## Exercise details:
From the entries below, print exactly the span beginning with the line holding "Danco 88949 Laundry" and ending with the line holding "SPOT ON 92975 Aria Hostel Capsul Cihampelas", endpoints included, and skip any pictures.

## Data listing:
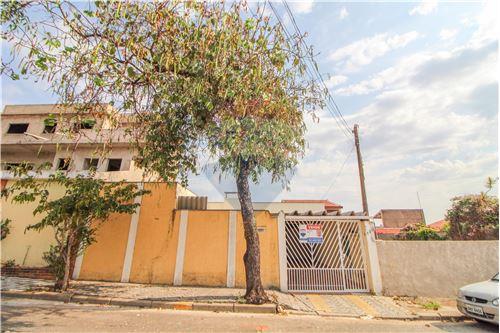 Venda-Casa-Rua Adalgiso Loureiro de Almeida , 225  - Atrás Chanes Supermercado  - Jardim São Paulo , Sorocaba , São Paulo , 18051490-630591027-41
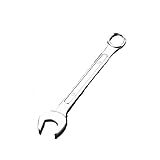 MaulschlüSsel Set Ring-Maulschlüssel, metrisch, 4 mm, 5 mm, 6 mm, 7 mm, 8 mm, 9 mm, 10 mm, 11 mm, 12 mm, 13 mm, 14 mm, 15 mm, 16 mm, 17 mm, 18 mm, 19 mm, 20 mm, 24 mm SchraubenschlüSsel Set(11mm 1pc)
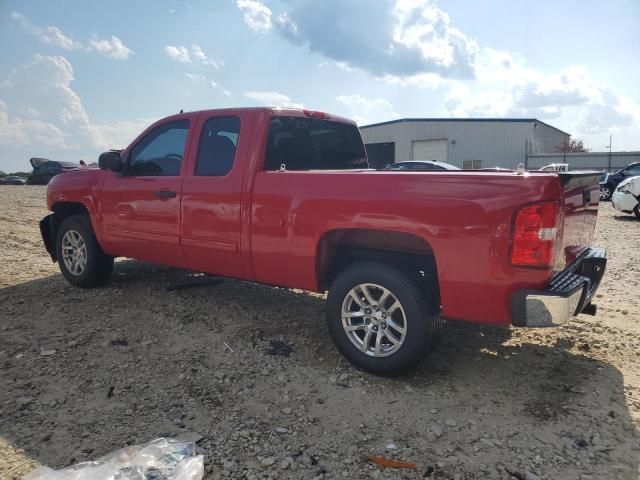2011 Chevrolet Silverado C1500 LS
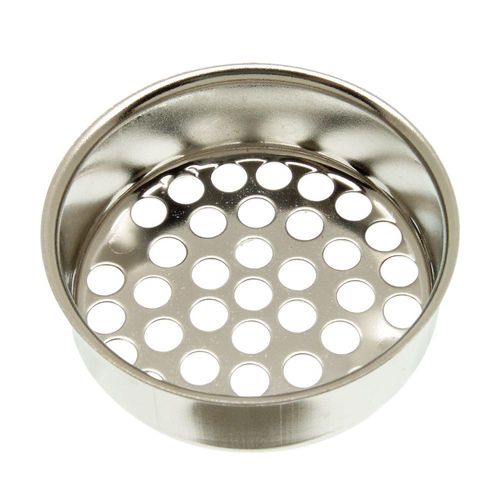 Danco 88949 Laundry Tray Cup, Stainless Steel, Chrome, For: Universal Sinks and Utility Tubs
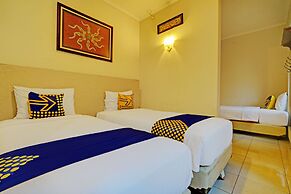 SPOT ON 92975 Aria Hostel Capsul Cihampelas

==

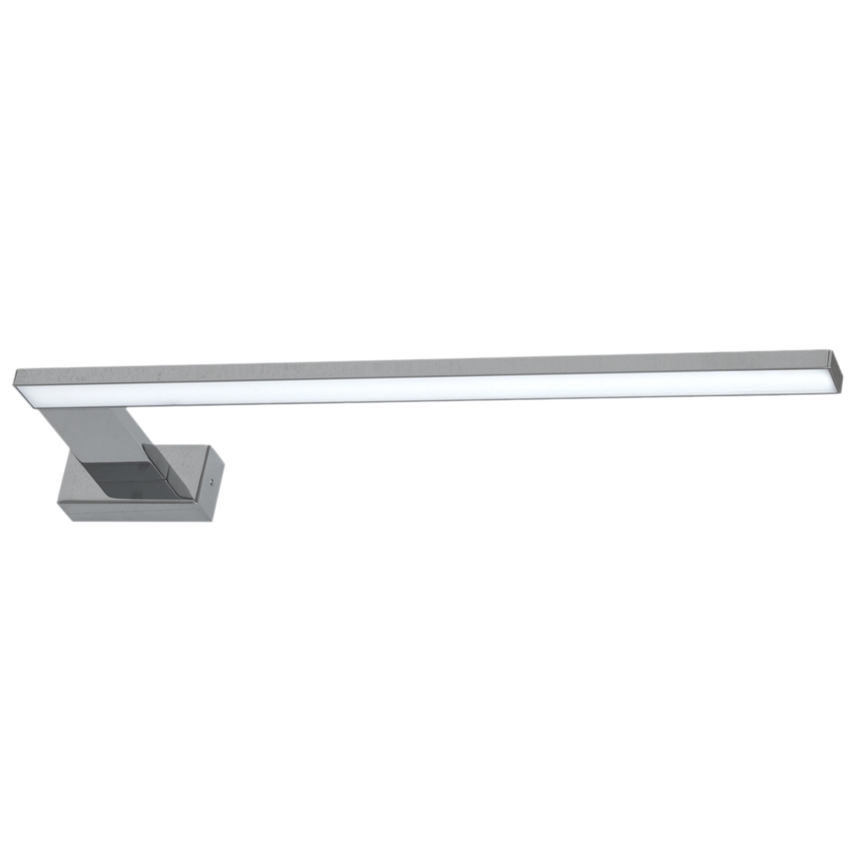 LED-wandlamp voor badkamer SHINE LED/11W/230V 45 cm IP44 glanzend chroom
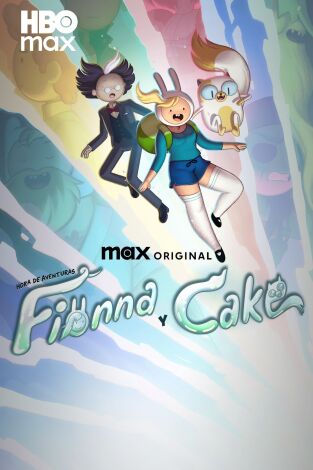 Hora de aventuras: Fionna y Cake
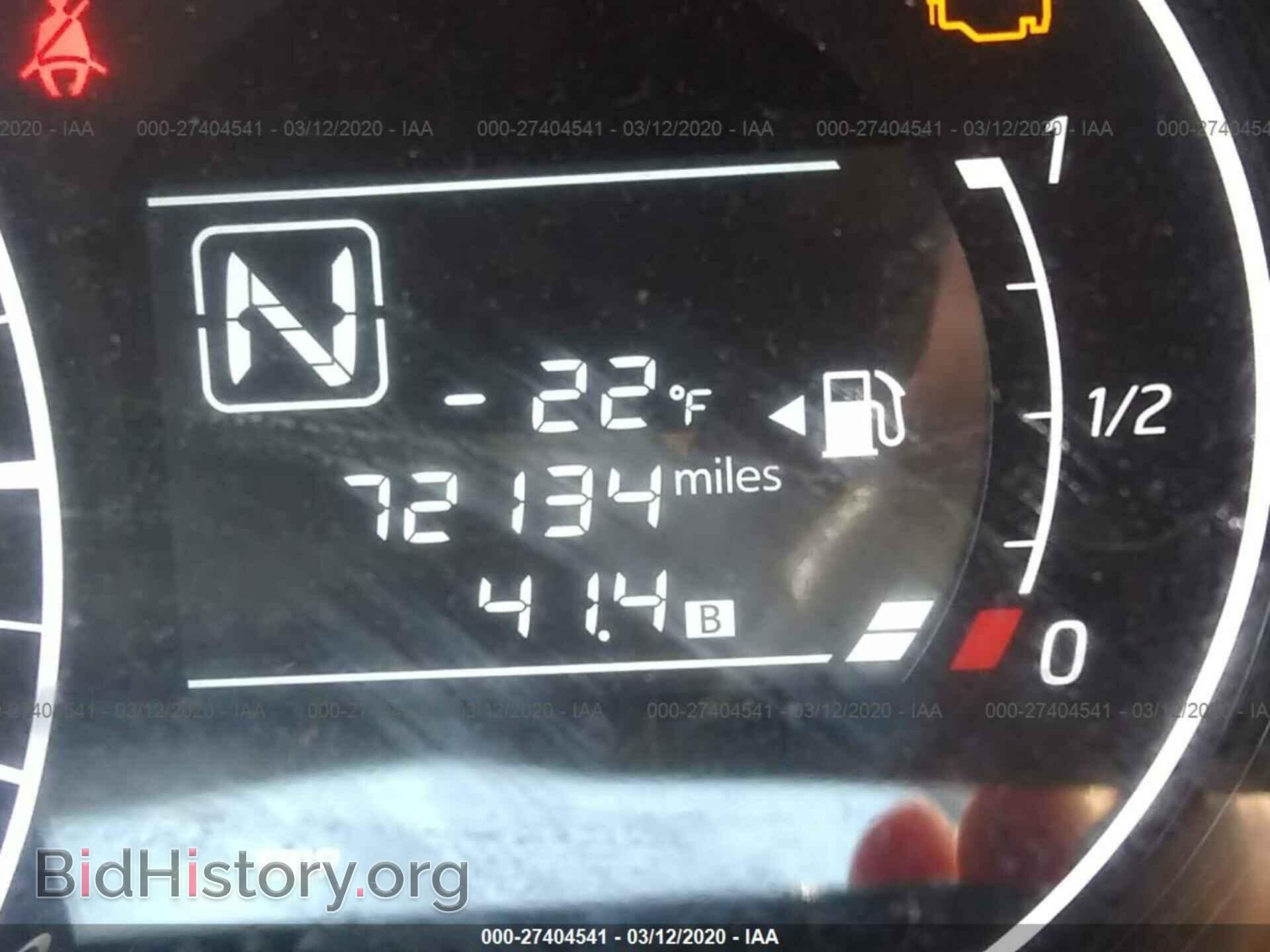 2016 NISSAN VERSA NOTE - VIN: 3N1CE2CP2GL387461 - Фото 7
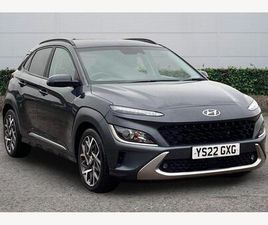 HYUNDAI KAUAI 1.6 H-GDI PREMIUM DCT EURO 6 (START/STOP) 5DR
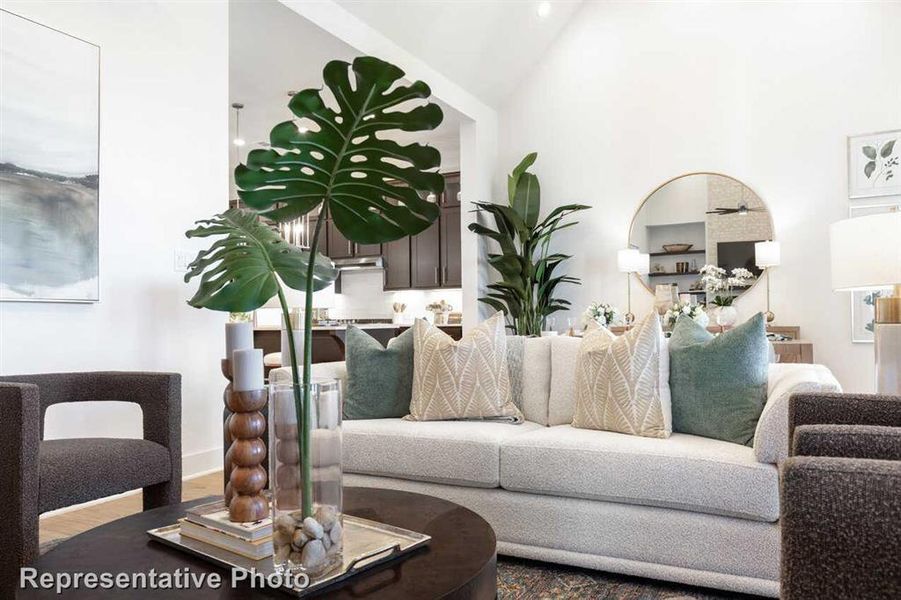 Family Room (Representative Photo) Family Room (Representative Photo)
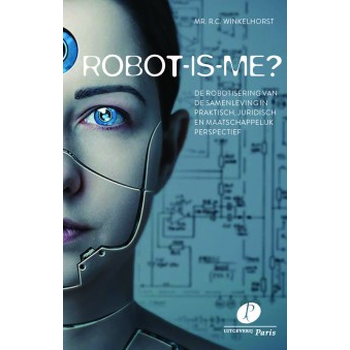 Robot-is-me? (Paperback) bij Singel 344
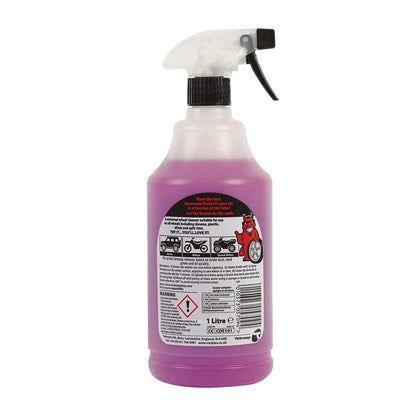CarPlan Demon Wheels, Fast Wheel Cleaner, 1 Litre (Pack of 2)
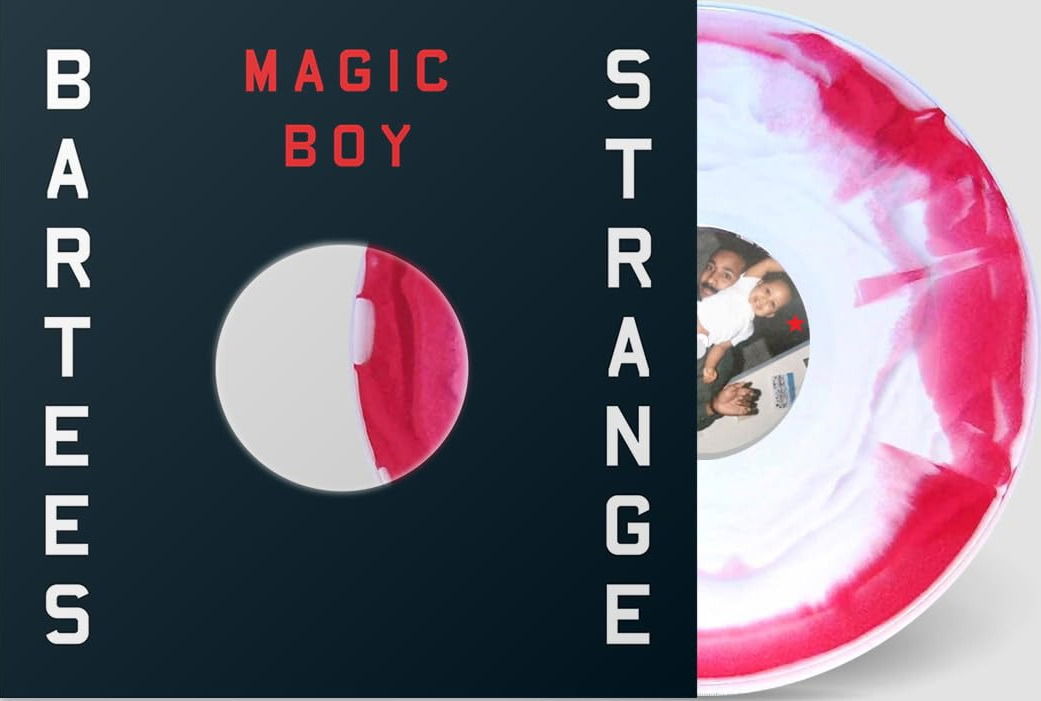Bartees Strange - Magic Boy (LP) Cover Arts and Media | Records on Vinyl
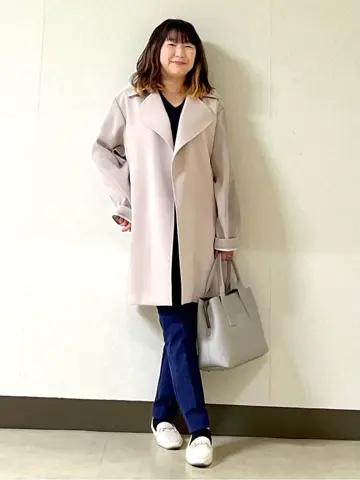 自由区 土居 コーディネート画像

---

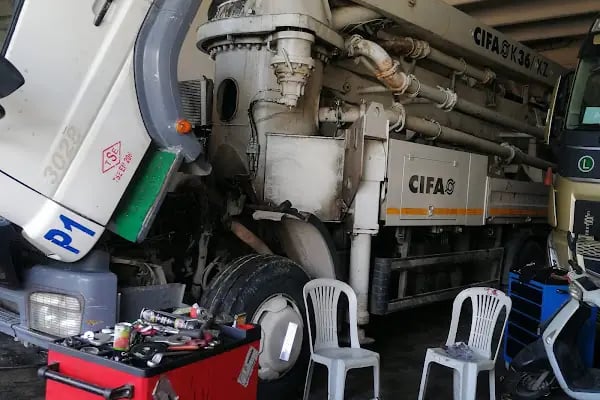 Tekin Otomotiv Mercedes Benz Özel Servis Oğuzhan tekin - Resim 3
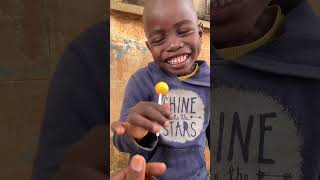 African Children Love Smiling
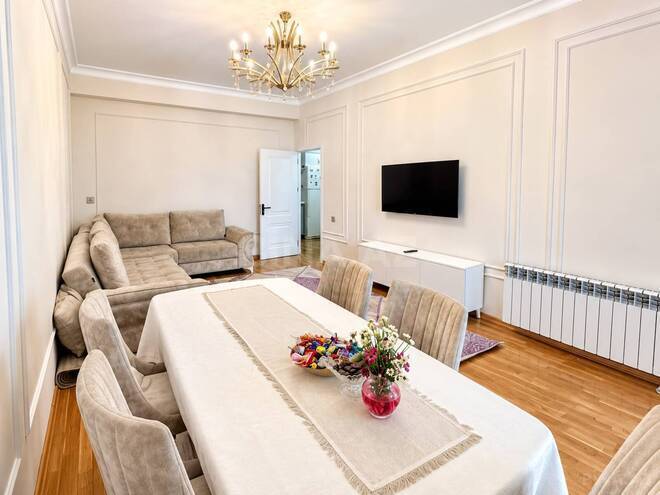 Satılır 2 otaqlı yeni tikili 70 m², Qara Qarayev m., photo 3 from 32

## Response:
 Danco 88949 Laundry Tray Cup, Stainless Steel, Chrome, For: Universal Sinks and Utility Tubs
 SPOT ON 92975 Aria Hostel Capsul Cihampelas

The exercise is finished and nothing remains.